Given request -
Answer these from the message about read-only keyrings below:
(a) Who recently opened a bug about multiple keyrings?
(b) What command does the message suggest for creating the Debian keyring?
(c) What does the message call the usual problem with multiple keyrings?

Source excerpt -
Read-only keyring and the keybox

Werner Koch wk at gnupg.org
Fri Dec 4 15:49:49 CET 2009


Hi!

Complaints about multiple keyrings are an old topic but one we
eventually need to solve.  Daniel Leidert recently opened a bug for it
listing several threads in the Debian BTS [1].  Below is my comment.
I'd really like to move forward on this issue.  It will be quite some
work.  I need to see how fast I can accomplish it while not having a
project to financial backing the development.


These bug reports are sometimes mixing two different issues: The
debian-keyring and r/o keyrings for other purposes.

The debian keyring is afaik used with gpgv and has the special
property that all keys in it are fully trusted.  In short: It is a set
of keys only to be used by gpgv. Thus the issue is how to create this
keyring.  Currently I suggest to use gpg --export LIST-OF-KEYIDS to
create it.  In some distance future a little conversion tool might be
required to convert the OpenPGP transport format for keys into the
database format used by gpgv.  The bottom line is that I don't see
that as an issue and the Debian readme seems to support this point of
view.

The other issue is that of multiple keyrings.  Over the years we tried
several approaches to get it right but none of them worked reliable.
The problem is the usual one of keeping two databases in sync.

Material -
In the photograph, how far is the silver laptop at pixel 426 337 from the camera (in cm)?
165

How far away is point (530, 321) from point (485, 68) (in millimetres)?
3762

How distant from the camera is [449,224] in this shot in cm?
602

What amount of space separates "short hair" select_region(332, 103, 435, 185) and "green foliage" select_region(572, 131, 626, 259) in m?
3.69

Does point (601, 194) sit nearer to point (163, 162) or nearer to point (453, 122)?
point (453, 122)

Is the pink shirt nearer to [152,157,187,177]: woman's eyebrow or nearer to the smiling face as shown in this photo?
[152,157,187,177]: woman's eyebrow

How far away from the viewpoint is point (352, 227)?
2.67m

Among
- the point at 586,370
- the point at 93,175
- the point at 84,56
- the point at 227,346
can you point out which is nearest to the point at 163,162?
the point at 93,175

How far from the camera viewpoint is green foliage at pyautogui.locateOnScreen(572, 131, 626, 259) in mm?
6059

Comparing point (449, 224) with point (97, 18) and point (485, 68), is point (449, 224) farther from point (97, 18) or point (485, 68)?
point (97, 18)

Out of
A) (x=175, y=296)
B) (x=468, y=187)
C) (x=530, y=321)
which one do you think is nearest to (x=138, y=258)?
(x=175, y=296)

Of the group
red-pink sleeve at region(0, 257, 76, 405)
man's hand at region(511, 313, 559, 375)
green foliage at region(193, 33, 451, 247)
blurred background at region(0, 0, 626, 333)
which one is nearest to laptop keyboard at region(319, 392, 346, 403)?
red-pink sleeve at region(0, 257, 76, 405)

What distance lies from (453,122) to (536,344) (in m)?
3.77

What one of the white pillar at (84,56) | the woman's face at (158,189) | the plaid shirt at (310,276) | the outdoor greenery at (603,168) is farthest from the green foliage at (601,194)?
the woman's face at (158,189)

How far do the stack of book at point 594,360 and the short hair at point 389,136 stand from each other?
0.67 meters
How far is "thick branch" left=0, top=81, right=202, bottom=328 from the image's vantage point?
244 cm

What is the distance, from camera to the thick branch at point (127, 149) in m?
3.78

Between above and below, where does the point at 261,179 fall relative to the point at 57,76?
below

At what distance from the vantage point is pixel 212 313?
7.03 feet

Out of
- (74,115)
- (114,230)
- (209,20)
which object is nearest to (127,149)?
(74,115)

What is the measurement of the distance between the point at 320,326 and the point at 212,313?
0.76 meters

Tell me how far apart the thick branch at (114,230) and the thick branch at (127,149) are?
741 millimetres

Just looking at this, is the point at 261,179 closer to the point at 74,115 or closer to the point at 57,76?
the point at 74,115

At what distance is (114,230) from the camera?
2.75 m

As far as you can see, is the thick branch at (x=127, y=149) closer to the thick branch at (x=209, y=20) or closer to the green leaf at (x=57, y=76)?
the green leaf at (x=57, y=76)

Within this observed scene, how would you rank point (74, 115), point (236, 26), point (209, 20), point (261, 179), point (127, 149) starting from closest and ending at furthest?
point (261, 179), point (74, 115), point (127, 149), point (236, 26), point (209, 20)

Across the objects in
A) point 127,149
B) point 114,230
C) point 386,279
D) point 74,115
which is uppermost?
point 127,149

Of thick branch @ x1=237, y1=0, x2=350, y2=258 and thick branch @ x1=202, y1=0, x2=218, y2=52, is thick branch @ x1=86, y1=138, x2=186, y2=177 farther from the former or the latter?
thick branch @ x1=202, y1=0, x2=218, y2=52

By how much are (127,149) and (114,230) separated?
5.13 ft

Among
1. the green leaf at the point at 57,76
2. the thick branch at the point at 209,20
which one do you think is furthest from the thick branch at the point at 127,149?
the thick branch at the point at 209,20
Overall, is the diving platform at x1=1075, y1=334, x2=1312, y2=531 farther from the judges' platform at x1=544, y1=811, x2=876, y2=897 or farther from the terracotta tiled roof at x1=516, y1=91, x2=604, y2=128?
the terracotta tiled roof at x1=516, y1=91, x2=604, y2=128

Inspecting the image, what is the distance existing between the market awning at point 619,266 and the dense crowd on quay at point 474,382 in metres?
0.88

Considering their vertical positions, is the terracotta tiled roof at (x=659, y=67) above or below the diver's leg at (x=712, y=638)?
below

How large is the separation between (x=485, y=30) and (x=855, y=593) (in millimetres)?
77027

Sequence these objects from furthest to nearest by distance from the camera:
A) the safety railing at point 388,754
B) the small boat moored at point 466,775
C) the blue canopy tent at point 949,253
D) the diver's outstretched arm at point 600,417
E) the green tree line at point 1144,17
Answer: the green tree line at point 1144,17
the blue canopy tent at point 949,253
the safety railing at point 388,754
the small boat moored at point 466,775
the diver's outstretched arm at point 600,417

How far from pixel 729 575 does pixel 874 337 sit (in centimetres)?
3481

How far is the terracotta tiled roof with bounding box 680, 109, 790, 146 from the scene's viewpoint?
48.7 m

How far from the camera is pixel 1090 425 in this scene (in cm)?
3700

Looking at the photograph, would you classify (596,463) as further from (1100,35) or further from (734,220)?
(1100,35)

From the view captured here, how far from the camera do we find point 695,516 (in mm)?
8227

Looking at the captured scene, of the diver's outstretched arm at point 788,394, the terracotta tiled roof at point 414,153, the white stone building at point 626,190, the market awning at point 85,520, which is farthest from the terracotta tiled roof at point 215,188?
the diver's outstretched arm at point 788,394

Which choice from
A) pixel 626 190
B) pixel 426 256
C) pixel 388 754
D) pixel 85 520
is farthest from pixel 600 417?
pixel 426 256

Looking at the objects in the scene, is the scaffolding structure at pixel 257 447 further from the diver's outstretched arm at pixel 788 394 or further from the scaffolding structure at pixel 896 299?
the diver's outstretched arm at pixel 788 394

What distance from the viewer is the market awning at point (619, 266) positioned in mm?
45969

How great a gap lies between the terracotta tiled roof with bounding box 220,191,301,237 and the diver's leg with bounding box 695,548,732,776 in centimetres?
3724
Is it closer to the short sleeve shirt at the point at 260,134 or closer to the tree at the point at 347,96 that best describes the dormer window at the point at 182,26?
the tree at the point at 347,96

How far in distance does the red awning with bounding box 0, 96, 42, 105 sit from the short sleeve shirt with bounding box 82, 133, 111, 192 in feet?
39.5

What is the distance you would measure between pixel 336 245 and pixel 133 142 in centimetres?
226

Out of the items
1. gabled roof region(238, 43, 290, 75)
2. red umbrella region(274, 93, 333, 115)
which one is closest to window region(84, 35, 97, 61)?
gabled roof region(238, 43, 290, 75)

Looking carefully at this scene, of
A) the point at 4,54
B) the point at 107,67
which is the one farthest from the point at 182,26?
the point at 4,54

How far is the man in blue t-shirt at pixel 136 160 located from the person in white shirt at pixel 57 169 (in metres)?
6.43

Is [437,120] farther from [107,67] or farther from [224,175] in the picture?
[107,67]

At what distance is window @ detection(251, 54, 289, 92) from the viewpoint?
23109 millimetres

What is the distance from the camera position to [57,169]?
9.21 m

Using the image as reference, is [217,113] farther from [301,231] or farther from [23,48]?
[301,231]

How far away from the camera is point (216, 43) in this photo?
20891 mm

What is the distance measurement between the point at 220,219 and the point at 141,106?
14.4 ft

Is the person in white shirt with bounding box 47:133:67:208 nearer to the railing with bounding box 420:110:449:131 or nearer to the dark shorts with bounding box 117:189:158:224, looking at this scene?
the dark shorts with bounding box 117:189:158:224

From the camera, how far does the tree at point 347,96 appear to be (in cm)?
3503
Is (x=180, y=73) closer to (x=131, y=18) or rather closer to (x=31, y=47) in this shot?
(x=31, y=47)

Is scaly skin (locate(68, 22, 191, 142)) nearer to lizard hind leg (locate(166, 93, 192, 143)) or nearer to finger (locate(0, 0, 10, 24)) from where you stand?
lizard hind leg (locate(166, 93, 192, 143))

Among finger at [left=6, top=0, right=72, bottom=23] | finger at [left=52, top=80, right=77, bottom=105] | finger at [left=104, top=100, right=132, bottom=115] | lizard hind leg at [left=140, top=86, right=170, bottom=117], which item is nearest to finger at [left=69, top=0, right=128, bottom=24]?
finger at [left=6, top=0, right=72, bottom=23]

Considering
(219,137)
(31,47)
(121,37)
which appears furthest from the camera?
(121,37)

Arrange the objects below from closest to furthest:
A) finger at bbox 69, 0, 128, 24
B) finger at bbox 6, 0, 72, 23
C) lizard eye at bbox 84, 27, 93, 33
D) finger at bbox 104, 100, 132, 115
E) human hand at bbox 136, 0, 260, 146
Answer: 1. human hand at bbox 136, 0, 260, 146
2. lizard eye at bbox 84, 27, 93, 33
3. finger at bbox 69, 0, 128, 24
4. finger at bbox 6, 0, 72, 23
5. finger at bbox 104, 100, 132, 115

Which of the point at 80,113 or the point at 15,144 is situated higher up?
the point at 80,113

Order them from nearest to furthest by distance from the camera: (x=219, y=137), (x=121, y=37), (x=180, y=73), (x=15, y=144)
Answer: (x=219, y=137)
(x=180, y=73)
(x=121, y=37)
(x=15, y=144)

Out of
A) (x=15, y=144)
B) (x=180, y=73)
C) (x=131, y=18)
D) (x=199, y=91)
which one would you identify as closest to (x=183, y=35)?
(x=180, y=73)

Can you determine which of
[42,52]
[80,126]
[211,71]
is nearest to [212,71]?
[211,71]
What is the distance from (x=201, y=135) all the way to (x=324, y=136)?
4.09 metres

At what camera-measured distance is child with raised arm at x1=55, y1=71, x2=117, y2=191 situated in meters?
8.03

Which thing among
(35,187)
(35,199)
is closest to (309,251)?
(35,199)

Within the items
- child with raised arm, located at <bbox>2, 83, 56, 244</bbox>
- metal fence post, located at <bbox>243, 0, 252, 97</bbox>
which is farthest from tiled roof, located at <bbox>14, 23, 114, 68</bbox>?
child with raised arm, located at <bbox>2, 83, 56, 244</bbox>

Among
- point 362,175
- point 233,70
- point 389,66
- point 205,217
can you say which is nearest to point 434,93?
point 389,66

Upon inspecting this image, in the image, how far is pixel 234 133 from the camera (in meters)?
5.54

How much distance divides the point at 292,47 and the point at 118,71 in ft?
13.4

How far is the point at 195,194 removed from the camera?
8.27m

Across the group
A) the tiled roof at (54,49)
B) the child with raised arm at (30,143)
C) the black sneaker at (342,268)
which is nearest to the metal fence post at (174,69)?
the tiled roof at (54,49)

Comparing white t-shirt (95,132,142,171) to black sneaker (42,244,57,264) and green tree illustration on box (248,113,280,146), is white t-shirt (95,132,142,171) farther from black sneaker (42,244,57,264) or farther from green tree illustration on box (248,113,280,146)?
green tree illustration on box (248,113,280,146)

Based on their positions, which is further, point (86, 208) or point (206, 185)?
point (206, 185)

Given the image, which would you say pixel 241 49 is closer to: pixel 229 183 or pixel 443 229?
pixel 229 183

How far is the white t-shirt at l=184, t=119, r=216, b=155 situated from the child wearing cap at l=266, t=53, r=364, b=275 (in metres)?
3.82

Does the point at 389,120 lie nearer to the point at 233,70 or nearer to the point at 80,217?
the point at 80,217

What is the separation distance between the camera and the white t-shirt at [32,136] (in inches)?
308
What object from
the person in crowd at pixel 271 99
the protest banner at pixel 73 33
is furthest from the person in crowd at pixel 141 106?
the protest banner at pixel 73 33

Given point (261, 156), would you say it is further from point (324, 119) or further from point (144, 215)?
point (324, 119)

Correct result -
(a) Daniel Leidert
(b) gpg --export LIST-OF-KEYIDS
(c) Keeping two databases in sync